SOLUÇÃO. – A continência, pela sua própria denominação, implica em, de certo modo, refrearmos as paixões, para não nos deixarmos arrastar por elas. Por onde, a matéria própria da continência são aquelas paixões que nos impelem a buscar certos prazeres, que em obediência à razão e meritoriamente, não devíamos buscar. Mas, ela não tem como matéria própria as paixões que operam de certa maneira em nós uma retração, como o temor e outras semelhantes; pois, em tais casos, é meritório buscar com firmeza o que a razão ordena que busquemos, segundo estabelecemos.

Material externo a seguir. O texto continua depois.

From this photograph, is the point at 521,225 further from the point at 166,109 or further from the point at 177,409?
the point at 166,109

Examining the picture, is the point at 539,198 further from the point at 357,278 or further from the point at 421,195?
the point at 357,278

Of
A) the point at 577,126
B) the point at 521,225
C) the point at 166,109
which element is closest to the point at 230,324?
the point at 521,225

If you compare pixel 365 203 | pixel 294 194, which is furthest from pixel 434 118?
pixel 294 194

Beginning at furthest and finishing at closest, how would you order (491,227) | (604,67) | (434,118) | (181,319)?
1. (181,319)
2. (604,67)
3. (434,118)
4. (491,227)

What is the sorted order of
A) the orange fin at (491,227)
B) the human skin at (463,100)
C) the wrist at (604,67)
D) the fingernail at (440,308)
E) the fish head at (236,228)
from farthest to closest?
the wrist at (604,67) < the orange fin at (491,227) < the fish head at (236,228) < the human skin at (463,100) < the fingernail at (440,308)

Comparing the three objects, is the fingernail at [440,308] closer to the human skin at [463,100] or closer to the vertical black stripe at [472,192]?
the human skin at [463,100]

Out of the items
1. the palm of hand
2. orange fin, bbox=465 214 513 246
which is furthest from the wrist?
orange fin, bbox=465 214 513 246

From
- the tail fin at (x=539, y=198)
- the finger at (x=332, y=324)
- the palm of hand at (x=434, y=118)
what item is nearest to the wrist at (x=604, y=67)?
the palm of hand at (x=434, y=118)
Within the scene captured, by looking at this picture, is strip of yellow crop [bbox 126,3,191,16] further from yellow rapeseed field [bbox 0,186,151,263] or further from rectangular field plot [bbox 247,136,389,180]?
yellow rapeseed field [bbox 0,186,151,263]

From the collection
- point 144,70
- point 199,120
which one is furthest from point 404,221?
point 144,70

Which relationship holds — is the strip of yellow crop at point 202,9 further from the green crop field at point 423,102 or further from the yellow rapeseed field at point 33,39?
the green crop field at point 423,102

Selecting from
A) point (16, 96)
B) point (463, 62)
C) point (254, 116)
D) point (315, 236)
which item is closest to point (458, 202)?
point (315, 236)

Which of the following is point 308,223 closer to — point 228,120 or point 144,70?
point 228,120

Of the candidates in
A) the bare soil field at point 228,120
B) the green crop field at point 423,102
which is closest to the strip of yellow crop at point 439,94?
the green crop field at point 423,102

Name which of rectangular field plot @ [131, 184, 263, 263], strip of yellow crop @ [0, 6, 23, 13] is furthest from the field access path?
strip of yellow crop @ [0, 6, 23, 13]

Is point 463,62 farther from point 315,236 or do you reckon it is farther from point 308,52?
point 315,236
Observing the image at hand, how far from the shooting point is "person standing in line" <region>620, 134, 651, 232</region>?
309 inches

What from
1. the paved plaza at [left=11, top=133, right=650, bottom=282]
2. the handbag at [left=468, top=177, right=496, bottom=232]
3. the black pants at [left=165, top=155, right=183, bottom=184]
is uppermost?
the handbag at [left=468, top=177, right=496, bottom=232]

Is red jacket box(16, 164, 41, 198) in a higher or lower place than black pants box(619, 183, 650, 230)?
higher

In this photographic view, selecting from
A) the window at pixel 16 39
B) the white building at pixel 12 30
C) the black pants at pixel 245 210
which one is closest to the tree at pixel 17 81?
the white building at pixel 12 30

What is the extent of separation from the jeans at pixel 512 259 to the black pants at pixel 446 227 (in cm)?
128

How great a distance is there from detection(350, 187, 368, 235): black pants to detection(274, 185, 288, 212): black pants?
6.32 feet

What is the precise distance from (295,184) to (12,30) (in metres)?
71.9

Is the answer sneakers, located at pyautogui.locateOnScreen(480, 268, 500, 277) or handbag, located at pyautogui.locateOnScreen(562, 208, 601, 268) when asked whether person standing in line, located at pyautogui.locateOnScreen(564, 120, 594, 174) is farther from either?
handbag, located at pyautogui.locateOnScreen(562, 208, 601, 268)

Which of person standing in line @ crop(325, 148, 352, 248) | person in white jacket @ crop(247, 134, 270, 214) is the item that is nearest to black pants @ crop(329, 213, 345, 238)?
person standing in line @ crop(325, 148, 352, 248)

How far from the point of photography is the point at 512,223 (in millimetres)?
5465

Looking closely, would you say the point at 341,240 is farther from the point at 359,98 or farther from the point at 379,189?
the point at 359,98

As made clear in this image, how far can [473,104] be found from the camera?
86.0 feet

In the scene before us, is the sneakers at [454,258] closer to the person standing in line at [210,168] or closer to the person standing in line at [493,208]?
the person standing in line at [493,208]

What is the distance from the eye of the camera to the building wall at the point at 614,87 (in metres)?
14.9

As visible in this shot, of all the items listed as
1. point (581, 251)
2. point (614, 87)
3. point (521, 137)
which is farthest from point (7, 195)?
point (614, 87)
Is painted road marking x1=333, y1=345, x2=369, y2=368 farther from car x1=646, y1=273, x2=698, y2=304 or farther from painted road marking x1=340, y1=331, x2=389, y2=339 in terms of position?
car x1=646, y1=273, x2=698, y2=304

Ora, devemos considerar, que as inclinações naturais são os princípios de todas as nossas ações, como dissemos Por onde, as paixões tanto mais veementemente nos arrastam quanto mais seguem a inclinação da natureza. Ora, esta, sobretudo nos inclina ao que lhe é necessário, isto é, à conservação do indivíduo, pela alimentação, ou à da espécie, pelos atos venéreos. E estes prazeres pertencem ao tato. Portanto, a continência e a incontinência versam propriamente sobre as concupiscências dos prazeres do tato.
DONDE A RESPOSTA À PRIMEIRA OBJEÇÃO. – A denominação de temperança pode, em geral, se aplicar a qualquer matéria, embora tenha como Sua matéria própria, aquela na qual é excelente nos refrearmos. Assim também, a continência tem como sua matéria própria aquela em que é excelente e dificílimo nos contermos, isto é, as concupiscências dos prazeres do tato. Mas, em geral e relativamente, pode recair sobre qualquer outra matéria. E neste sentido é que Ambrósio emprega a palavra continência.
RESPOSTA À SEGUNDA. – A continência, em matéria de temor não é propriamente louvável, pois, o temor exige, antes, a firmeza de ânimo, que a coragem. A ira, por seu lado, imprime–nos um ímpeto em vista de um certo fim; esse ímpeto, porém, resulta, antes, da apreensão da alma de que fomos ofendidos por outrem, do que da inclinação natural. Por isso, quem se contém e não cede à ira, chama–se continente, de certo modo, mas não, absolutamente falando.
RESPOSTA À TERCEIRA. – Esses bens exteriores, como as honras, as riquezas e outros são, no dizer do Filósofo, em si mesmos elegíveis, não porem como necessários à conservação da natureza. E por isso, em relação a eles, não consideramos ninguém continente ou incontinente, absolutamente falando, mas, relativamente, acrescentando–se, que são continentes ou incontinentes em matéria de ganho, de honras ou de coisas semelhantes. Por onde, ou Túlio usou em sentido comum da denominação de continência, como compreendendo em si também a continência em sentido relativo; ou tomou a cobiça em sentido estrito como a concupiscência dos prazeres do tacto.
RESPOSTA À QUARTA. – Os prazeres venéreos são mais veementes que os da mesa. Por isso, consideramos a continência e a incontinência como os tendo por matéria; mais do que os prazeres da mesa; embora, segundo o Filósofo, possam elas ter como matéria tanto uns corno outros.
RESPOSTA À QUINTA. – A continência é um bem da razão humana e por isso versa sobre as paixões, que podem ser conaturais ao homem. Por isso, diz o Filósofo, que não se considera continente, propriamente falando, senão só em sentido relativo, aquele que, tendo em seu poder um menor, deseje comê–lo ou abusar dele torpemente, quer realize o seu desejo, quer não.